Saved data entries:
******

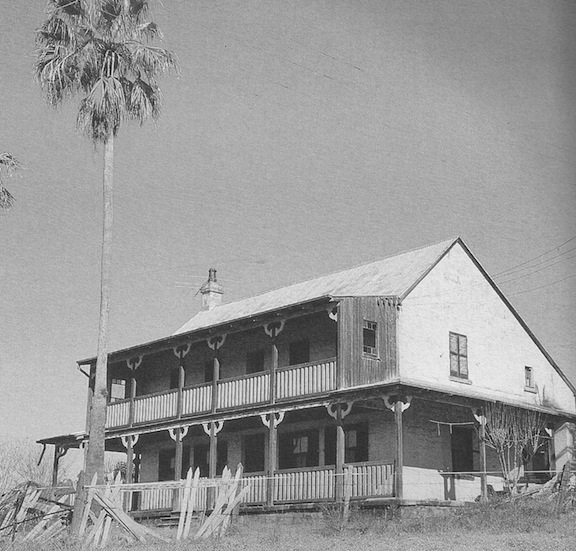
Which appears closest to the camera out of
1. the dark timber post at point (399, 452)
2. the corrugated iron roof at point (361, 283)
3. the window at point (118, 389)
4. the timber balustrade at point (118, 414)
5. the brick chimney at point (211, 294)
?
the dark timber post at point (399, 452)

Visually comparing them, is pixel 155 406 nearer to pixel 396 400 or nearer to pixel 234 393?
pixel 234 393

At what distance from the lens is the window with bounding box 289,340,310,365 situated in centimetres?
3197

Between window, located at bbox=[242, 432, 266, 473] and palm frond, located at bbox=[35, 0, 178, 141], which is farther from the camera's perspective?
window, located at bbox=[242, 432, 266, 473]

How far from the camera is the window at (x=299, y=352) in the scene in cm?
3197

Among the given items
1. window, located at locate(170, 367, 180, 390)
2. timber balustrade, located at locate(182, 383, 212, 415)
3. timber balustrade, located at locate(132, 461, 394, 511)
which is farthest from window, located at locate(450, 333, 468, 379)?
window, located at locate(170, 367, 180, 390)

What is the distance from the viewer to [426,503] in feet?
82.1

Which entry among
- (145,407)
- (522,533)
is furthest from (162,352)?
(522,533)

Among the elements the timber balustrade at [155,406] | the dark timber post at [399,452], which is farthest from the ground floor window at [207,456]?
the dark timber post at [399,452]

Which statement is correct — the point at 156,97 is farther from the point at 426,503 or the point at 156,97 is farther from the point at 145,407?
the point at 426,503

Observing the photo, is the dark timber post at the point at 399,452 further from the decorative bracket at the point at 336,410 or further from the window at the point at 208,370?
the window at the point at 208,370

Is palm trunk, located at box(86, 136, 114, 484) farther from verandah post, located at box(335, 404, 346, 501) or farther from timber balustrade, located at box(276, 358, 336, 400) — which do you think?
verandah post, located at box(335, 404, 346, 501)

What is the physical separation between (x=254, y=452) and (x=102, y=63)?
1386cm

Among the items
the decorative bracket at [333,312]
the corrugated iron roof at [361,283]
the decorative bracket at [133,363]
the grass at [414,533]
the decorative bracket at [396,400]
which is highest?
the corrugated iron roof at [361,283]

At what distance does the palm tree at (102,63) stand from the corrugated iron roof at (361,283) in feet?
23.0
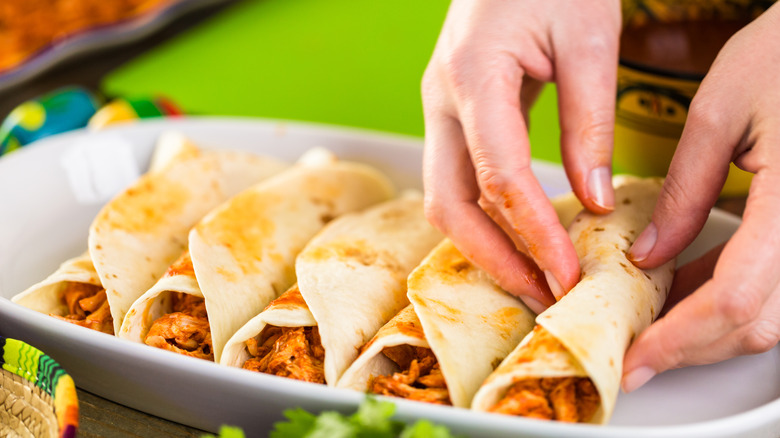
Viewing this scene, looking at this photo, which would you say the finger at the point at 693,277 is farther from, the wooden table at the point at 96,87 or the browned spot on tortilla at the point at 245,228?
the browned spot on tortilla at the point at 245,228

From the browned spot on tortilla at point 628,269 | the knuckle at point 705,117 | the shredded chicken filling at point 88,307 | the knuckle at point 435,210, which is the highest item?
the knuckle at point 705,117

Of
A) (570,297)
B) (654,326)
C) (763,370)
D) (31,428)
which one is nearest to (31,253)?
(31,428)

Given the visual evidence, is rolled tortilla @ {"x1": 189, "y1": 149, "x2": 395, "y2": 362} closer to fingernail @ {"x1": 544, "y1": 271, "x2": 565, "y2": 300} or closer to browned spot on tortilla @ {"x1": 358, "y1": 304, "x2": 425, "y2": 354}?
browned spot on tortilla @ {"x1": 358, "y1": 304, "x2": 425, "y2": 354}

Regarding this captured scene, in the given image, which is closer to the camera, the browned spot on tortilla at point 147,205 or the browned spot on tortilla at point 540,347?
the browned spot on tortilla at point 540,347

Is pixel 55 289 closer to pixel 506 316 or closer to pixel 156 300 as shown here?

******

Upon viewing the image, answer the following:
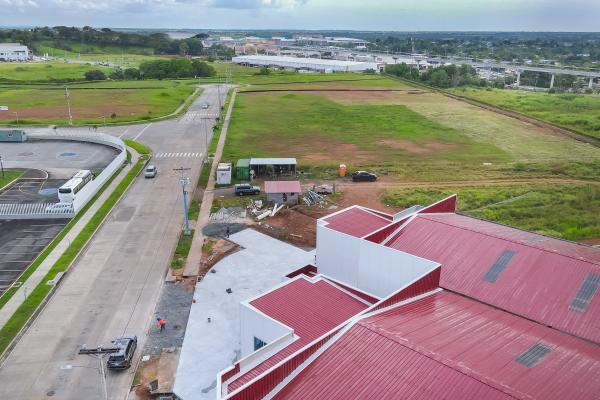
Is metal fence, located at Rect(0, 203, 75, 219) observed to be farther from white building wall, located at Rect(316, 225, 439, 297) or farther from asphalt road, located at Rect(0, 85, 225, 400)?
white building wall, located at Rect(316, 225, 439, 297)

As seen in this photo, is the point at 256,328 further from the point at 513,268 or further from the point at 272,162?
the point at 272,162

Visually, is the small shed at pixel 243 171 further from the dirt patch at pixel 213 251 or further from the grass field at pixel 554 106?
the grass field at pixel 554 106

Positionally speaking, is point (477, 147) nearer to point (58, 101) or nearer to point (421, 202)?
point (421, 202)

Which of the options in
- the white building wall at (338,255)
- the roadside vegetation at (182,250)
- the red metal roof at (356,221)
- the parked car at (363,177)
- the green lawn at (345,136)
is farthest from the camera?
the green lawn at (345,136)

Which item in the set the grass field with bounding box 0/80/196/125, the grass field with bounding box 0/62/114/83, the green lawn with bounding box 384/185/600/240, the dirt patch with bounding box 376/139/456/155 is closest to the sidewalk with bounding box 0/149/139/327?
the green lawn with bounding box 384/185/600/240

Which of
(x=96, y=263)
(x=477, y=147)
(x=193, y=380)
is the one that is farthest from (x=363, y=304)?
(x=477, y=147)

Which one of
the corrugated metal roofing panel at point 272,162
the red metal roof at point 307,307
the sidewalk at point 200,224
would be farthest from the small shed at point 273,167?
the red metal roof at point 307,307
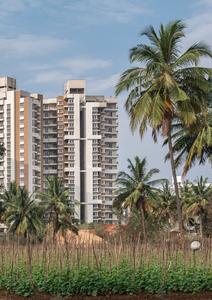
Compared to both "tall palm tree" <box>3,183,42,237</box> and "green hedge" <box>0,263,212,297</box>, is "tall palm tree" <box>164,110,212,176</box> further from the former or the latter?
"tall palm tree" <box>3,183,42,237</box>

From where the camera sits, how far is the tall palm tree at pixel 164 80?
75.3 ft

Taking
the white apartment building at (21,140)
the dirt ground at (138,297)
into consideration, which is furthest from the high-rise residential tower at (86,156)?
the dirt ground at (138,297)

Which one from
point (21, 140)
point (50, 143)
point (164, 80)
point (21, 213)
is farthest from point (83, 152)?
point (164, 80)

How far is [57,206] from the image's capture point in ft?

******

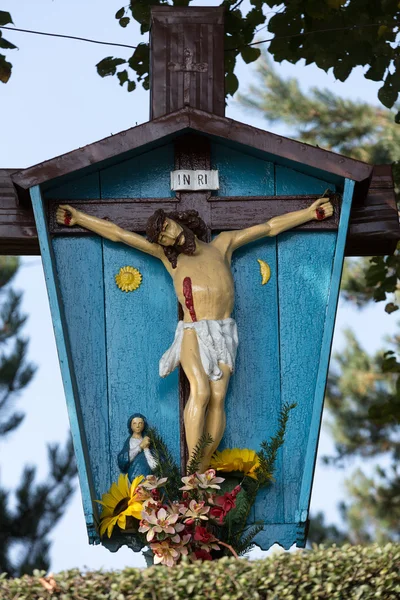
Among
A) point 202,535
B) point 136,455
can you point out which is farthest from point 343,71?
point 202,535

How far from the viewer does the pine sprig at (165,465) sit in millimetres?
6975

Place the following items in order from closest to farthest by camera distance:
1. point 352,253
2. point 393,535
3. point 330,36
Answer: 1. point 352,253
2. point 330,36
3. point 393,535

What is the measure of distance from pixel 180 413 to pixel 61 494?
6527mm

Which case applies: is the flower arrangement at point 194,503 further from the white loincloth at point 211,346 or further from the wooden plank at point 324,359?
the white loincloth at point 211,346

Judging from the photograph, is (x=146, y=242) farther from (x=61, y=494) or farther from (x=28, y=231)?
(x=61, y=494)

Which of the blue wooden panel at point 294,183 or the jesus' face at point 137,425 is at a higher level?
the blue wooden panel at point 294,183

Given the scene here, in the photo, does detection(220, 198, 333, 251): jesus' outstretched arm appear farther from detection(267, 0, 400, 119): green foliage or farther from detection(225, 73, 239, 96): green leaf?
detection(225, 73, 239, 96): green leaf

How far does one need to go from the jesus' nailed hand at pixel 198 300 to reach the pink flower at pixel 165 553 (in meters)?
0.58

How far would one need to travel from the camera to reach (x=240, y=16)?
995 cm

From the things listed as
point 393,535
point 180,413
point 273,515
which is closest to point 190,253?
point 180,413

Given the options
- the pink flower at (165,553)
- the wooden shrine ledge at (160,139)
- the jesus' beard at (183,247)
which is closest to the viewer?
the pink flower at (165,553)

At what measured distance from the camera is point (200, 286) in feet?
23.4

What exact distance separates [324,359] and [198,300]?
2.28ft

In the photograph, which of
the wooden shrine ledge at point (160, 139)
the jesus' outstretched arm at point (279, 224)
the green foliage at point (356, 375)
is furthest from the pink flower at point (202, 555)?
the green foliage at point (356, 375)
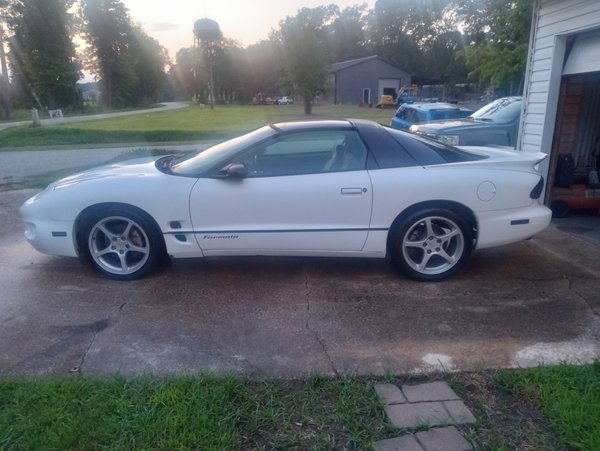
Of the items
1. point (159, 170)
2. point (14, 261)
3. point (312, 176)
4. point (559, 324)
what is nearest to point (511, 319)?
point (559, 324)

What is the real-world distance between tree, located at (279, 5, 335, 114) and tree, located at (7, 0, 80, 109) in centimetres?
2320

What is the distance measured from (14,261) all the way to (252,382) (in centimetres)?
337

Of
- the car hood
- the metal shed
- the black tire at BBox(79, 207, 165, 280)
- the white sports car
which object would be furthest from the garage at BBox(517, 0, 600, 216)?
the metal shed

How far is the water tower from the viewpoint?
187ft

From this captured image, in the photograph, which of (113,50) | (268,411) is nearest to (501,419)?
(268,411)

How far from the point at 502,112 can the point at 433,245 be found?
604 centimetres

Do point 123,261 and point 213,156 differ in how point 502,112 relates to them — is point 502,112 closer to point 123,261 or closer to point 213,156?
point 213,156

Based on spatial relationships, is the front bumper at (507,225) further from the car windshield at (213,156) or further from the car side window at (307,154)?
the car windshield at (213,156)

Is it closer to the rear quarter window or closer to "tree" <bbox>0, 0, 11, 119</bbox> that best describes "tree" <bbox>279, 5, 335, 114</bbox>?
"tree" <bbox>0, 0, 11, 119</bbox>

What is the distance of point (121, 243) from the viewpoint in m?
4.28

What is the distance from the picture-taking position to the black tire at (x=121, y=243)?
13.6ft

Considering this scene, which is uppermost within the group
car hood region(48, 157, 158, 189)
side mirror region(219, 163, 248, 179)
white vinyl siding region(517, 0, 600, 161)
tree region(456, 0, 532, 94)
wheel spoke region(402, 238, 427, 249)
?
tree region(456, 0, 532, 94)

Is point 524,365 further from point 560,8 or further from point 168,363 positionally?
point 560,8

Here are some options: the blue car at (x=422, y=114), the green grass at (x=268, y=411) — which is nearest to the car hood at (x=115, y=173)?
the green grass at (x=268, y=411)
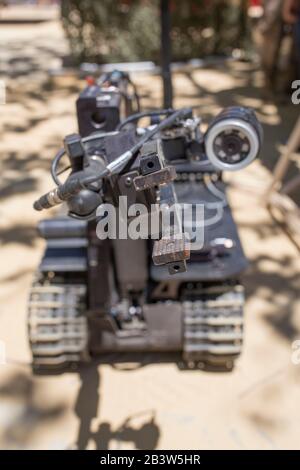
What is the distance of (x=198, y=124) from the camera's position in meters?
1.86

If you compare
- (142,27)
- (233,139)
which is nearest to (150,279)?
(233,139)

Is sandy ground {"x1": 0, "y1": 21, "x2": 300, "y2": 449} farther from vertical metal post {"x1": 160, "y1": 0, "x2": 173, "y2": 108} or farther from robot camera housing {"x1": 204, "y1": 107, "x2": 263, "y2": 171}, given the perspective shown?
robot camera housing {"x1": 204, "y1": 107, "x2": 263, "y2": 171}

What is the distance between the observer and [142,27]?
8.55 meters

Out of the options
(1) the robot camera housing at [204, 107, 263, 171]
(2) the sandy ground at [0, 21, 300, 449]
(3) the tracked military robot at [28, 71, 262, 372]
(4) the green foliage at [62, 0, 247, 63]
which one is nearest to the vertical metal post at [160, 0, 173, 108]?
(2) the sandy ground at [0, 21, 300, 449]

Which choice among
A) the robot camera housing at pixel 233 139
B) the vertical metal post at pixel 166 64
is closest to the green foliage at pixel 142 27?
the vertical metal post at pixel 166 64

******

**WHAT THE TASK ASKS**
Find every line in the records above that contains the word "black", matching case exactly, and copy each such line in full.

**RESPONSE BELOW**
- the black tire at BBox(79, 207, 165, 280)
What is the distance from the picture-taking position to the black tire at (x=121, y=243)?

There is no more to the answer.